Euro/Swissie: central bank action to come?

By Jaime Macrae

The Swiss franc has returned to the center stage of the forex world in recent days. Interest in the Swiss currency has revived after almost two years in relative obscurity following the Swiss National Bank’s decision to impose a cap against further appreciation versus the euro in September 2011, which effectively pegged the currency at 1.20 for most of 2012.

The Swiss franc, much like the Japanese yen, had been perceived to be a safe haven for investors during the past five years of intermittent financial crises, causing the currency to appreciate markedly since 2007, which in turn put pressure on consumer prices in Switzerland and hampered exports to its European neighbors.

The SNB successfully defended its decision to impose a ceiling on further appreciation against the euro, which is not surprising, because it has the ability to print unlimited quantities of its currency with which to buy euros.
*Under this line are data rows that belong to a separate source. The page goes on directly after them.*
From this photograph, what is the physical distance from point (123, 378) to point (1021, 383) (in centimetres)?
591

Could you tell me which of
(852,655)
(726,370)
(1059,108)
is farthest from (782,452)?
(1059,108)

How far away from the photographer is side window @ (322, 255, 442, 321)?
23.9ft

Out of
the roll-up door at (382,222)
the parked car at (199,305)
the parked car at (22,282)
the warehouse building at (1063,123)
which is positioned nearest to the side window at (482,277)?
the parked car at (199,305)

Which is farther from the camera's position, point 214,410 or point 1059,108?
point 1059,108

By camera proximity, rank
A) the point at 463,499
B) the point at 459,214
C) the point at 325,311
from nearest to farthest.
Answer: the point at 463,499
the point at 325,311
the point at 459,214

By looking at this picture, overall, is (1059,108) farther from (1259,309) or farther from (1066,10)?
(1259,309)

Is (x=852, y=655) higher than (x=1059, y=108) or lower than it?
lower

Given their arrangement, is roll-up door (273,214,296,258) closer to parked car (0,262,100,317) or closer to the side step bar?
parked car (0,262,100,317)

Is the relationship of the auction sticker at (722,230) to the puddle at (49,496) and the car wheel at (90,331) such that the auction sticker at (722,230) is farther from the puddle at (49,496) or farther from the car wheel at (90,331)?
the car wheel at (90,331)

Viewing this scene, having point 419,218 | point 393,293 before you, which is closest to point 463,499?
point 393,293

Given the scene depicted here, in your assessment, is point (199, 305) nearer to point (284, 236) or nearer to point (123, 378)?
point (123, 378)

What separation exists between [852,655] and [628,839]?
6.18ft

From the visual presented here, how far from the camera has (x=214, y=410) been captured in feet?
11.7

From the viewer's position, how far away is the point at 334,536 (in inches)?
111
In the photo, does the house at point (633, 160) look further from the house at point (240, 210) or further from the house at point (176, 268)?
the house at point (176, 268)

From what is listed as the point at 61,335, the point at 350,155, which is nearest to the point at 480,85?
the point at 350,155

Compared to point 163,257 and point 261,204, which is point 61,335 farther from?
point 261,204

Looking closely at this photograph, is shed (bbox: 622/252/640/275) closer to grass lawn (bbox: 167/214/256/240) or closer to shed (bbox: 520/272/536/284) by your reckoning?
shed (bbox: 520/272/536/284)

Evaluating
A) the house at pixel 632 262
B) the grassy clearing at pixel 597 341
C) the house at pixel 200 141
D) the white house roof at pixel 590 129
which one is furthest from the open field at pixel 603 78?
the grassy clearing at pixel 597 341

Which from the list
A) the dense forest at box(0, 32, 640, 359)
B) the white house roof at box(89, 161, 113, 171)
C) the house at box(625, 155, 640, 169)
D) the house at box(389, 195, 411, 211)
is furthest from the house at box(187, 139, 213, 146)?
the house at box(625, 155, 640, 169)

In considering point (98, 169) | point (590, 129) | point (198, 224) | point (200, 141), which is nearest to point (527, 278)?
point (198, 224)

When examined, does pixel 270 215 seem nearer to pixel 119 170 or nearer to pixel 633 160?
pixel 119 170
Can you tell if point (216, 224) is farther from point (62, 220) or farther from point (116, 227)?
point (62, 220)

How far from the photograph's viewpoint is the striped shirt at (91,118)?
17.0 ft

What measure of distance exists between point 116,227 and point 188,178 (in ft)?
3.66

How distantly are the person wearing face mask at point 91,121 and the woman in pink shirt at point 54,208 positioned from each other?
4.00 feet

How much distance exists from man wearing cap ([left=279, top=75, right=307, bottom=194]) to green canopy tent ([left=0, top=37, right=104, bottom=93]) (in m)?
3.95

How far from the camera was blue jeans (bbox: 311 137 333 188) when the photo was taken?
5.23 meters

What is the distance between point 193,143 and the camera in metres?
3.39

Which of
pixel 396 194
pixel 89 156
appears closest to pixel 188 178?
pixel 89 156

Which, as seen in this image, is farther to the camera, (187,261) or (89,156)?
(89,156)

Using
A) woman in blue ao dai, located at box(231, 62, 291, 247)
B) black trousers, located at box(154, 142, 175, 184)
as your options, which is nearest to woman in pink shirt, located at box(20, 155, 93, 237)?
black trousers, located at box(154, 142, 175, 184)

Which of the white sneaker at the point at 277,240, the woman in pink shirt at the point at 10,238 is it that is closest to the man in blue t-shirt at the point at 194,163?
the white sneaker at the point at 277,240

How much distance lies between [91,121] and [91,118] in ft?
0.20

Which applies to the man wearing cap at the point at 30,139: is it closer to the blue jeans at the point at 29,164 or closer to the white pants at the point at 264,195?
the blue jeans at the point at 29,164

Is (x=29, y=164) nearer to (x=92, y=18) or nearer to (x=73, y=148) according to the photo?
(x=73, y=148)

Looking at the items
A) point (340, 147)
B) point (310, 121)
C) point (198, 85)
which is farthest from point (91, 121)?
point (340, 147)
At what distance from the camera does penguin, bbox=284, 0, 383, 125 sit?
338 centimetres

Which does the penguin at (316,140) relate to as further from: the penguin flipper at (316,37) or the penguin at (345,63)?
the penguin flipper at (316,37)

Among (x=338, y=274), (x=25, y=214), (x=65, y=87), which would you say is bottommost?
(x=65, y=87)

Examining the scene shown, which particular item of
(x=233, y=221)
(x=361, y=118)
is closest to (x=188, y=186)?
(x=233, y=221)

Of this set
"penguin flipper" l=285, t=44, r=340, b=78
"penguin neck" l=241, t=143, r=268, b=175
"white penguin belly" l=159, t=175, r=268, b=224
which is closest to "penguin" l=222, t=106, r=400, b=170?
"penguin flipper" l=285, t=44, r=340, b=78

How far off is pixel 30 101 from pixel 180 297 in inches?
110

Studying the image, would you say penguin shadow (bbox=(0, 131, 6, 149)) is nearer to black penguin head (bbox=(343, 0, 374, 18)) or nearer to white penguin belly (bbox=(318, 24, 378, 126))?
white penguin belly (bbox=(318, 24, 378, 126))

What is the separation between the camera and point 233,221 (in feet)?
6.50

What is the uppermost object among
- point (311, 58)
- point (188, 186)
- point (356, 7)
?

In the process, the bank has amassed huge amounts of the common European currency, more than doubling its holdings since the ceiling was imposed, and giving it the fifth largest foreign exchange reserves in the world.

While the move to stem the rise in the franc has been successful, it has not been enough to stop the persistent deflation that has plagued Switzerland, which has seen consumer prices decline for 19 consecutive months. In response, Thomas Jordan, chairman of the SNB, told reporters on May 22 that the central bank could take rates negative, effectively taxing savings to weaken the currency. He also indicated that the central bank could shift the cap on the franc lower, meaning further appreciation of the euro vs. the franc. Following his comments, the Swiss franc sank to a two-year low against the euro.

If the SNB were to pursue a policy of negative rates, whereby excess reserves deposited with the central bank would be charged interest that would then be passed along by the banks to their depositors, the appeal of holding Swiss francs would be tarnished. Alternatively, the SNB could also raise the 1.20 cap, which would be easier now that the franc has traded away from that level. In either event, the central bank has demonstrated both the ability and the will to see the franc move lower relative to the euro. Given the well-defended 1.20 cap on franc appreciation, the risk in being short the Swiss franc seems well defined.

The CME has a listed futures contract on the euro/swiss cross, which is the easiest way to express a view on the currency. The risk in this trade is a return to a highly risk-adverse environment where investors are willing to pay a high premium for the relative safety of the Alpine currency. Stops should be placed below 1.1950, at a level that would indicate the SNB had broken with its policy of containing the rise of the franc.